DOCUMENT TEXT:
● ● ●
Quote from: wek on August 10, 2022, 07:39:09 am

BSY is a problematic signal. Try using RXNE instead.

Yes the RM itself suggest to use RXNE instead.

The problem here is that we have continuous transmission: as the Tx buffer is immediately filled, the SCK is unbroken.
When this happens, it is very difficult to have a meaningful interval when NSS is de-asserted, there is not a "good place" where to put it.

As the SPI is almost-but-not-quite a standard, there are variations in these details and how each device interprets them.
Depending on the speed you run the SPI, the NRF24L01 might not cope with this kind of continuous transmission - It needs NSS setup and hold times of 2 ns and a minimum NSS de-assered duration of 50 ns - I think the only sensible way is to add a small delay to move the NSS and/or somehow break the continuos transmission.

More sophisticated peripherals, e.g. NXP FlexSPI, geared towards (Q)SPI memory, can configure minimum NSS pulse width and setup and hold times.

Ulfberth · « **Reply #5 on:** August 10, 2022, 11:43:12 am »

It's weird but i just changed SPI speed to 4Mhz ( SPI speed before was 62.5Khz) I chose the slowest DIV, because i thought it gonna be less pain to debug it

And now at 4Mhz it seems work fine now with RXNE check before pulling CS high.

And what's even more weird, it works even if I do change CS by polling BSY and TXE only not touching RXNE at all

I am completely lost and don't know what was wrong...
Why it not works on slow speed, but works on fast while it kinda should be vice versa

UPD. On 8Mhz it also works fine

Code: [Select]

#include <stdint.h>
#include "stm32f4xx.h"


void SPI1_INIT(void)
● ● ●
Entries taken from a collection:
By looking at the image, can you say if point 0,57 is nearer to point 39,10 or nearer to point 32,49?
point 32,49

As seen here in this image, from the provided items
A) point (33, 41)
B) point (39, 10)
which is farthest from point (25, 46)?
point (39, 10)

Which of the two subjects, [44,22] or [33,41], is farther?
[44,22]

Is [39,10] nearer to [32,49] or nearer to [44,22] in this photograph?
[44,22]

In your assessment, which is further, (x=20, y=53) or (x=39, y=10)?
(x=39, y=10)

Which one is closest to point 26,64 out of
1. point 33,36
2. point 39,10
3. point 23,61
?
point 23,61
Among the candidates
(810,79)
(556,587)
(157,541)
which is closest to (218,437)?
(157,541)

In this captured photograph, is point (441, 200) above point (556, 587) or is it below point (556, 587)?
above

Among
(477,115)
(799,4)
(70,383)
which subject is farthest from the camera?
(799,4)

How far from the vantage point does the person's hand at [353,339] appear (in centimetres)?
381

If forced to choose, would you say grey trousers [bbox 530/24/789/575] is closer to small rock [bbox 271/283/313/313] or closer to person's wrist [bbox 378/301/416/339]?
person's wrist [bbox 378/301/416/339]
● ● ●
TASK TO COMPLETE:
Answer these from the SPI forum thread:
1. What minimum NSS de-asserted duration does the NRF24L01 need?
2. What SPI speed was in use before it was changed to 4Mhz?
3. Which NXP peripheral is named as able to configure minimum NSS pulse width?

EXERCISE OUTPUT:
1. 50 ns
2. 62.5Khz
3. FlexSPI